◆ **Supplied data**
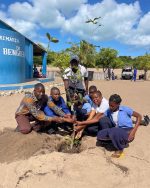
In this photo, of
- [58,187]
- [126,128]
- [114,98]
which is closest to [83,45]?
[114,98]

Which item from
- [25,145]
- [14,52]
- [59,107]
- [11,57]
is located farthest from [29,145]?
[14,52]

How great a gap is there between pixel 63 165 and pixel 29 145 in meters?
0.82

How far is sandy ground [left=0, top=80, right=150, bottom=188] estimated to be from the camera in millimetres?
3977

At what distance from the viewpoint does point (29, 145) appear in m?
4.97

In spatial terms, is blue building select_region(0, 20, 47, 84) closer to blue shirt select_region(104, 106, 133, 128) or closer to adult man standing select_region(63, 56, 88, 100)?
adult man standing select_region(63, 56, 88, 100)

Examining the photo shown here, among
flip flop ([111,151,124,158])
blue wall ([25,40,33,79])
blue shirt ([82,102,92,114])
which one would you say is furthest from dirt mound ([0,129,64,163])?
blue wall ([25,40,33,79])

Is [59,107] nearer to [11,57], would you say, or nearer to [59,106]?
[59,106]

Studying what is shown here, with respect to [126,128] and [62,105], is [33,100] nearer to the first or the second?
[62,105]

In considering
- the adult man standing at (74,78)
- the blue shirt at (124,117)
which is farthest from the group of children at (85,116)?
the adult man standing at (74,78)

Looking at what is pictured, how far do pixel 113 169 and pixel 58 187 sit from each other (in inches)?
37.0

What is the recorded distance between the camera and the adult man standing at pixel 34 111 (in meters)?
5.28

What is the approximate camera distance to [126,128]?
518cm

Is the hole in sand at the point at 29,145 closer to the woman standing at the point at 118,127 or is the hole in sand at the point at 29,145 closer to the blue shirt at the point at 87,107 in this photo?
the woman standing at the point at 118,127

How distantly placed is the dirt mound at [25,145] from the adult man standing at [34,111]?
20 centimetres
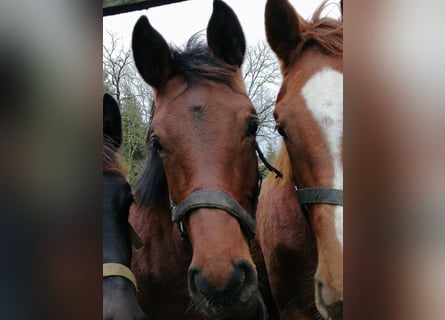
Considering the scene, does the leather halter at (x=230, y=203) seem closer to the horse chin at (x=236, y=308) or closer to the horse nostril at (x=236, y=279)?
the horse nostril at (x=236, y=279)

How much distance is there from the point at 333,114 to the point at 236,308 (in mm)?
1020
* * *
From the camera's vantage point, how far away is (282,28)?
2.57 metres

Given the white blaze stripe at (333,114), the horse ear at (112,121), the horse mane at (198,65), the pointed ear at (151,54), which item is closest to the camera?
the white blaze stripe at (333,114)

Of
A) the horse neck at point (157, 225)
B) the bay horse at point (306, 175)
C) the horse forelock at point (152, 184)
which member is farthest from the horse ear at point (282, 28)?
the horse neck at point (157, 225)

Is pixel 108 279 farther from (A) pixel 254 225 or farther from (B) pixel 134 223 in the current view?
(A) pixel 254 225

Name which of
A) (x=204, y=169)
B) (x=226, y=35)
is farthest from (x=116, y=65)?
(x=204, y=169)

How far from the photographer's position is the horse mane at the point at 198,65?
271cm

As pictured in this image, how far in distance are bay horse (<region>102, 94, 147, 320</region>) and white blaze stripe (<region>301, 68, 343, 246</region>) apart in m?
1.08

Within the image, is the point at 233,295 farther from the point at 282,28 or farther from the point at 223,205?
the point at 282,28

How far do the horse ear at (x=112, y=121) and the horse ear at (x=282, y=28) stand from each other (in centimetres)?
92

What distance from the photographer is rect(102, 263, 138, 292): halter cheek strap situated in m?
--
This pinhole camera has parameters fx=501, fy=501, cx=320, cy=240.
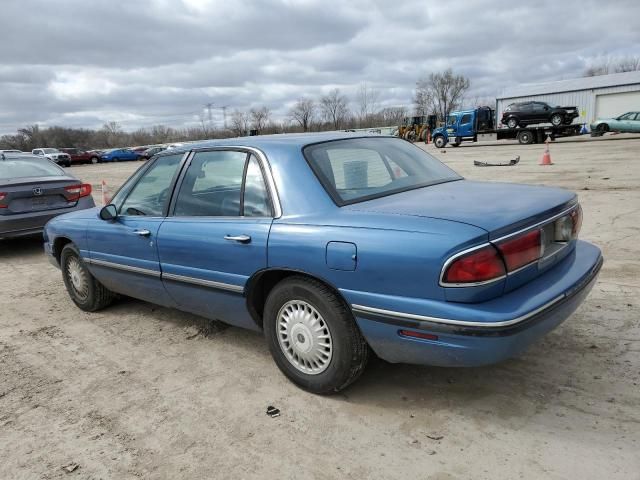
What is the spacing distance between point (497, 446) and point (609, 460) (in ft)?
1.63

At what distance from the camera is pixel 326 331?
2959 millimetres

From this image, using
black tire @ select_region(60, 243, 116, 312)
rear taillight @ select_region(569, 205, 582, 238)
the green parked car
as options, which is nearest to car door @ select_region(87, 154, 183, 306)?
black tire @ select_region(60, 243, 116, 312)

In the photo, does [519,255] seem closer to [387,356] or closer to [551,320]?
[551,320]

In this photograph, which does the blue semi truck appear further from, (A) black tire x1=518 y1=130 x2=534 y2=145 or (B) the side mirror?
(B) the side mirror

◆ **Problem requirements**
Report each line in the data above that contains the word "closer".

◆ **Completed exercise**
In spatial terms, is blue building select_region(0, 20, 47, 84) closer to blue shirt select_region(104, 106, 133, 128) or closer to adult man standing select_region(63, 56, 88, 100)?
Is the hole in sand at the point at 29,145 closer to the woman standing at the point at 118,127 or is the hole in sand at the point at 29,145 closer to the blue shirt at the point at 87,107 in this photo?
Considering the scene, does the leather halter at (x=230, y=203) seem closer to the horse chin at (x=236, y=308) or closer to the horse nostril at (x=236, y=279)?
In the photo, does [519,255] seem closer to [387,356] or closer to [551,320]?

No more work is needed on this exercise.